CSProToMySQL creates a complete relational schema with the following features:
- A record can be identified as the main table. The main table will be linked to the rest of tables.
- Value lists are stored in lookup tables. Lookup tables are then related to main tables.
- Records are converted to tables.
- Records and variable names are stored in METAS's dictionary tables.
- Duplicated value lists are avoided.
- Yes/No selects are ignored
The tool produces the following output files:
- create.sql: A DDL script containing all data structures, indexes and relationships.
- insert.sql: A DML script that inserts all the select and multi-select values in the lookup tables.
- uuid-triggers.sql: A script containing code for storing each row in each table with an Universally unique identifier (UUID).

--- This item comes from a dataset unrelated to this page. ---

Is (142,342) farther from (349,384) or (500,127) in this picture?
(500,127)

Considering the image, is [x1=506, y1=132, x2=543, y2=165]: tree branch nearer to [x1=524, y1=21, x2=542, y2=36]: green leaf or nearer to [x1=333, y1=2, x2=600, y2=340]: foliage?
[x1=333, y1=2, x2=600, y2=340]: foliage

- metadata.sql: A DML script that inserts the name of all tables and variables in META's dictionary tables.
- manifest.xml: This file maps each variable in the CSPro survey with its corresponding field in a table in the MySQL database. This file is used in subsequent tools.
- create.xml: This is a XML representation of the schema. Used by utilities compareCreateXML & createFromXML.
- insert.xml: This is a XML representation of the lookup tables and values. Used by utilities compareInsertXML & insertFromXML.
- x - Input CSPro XML file.
- t - Main record in CSPro, usually it contains the main survey variable. This will become the main table in the schema.
- p - Table prefix. A prefix that can be added to each table. This is useful if a common schema is used to store different surveys.
- c - Output DDL file. "create.sql" by default.
- i - Output DML file. "insert.sql" by default.
- u - Output UUID trigger file. "uuid-triggers.sql" by default.
- m - Output metadata file. "metadata.sql" by default.
- f - Output manifest file. "manifest.xml" by default
- I - Output lookup tables and values in XML format. "insert.xml" by default.
- C - Output schema as in XML format. "create.xml" by default
$ ./csprotomysql -x my_input_csppro_xml_file.xml -t maintable
CSProDatToJSON converts a CSPro data file (DAT) into JSON files. CSPro stores the data into a "flat" text file and is very complicated to control which case are imported or not into the database. To solve this each case is exported to a different JSON file. JSON files are then imported with JSONToMySQL
In addition to JSON files the tool produces the following output file:
- output.csv. A log file in CSV format with any errors encountered in the conversion. These errors are mainly caused by using a dictionary file that does not match the data file.
- x - Input CSPro XML file.
- d - Input CSPro DAT file.
- o - Output directory for the JSON files.
- l - Output log file. "output.csv" by default
- t - Main record in CSPro.
- v - Version of CSPro. The DAT files has changed from CSPro 5 to CSPro 6. You need to specify the version of CSPro used to COLLECT the data.
- w - Whether to overwrite the log file. False by default
- W - By default CSProDatToJSON does not overwrite a JSON file if it exists. Use this to change this behavior.
$ ./csprodattojson -x my_input_csppro_xml_file.xml -d my_input_date_file.dat -v 5 -o /where/to/save/the/jsons -t my_main_record
CSPro Tools was built using:
- C++, a general-purpose programming language.
- Qt 5.6.x, a cross-platform application framework.
- TClap, a small, flexible library that provides a simple interface for defining and accessing command line arguments.
- QJSON, a qt-based library that maps JSON data to QVariant objects. (Included in source code)
- CMake, a cross-platform free and open-source software for managing the build process of software using a compiler-independent method.
To build this site for local viewing or development:
$ git clone https://github.com/ilri/csprotools.git
$ cd csprotools
$ git submodule update --init --recursive
$ cd 3rdparty/qjson
$ mkdir build
$ cd build
$ cmake ..
$ make
$ sudo make install
$ cd ../../..
$ qmake
$ make
Carlos Quiros (c.f.quiros_at_cgiar.org / cquiros_at_qlands.com)
This repository contains the code of:
- TClap which is licensed under the MIT license.
- QJSON which is licensed under the GNU Lesser General Public License version 2.1
Otherwise, the contents of this application is LGPL V3.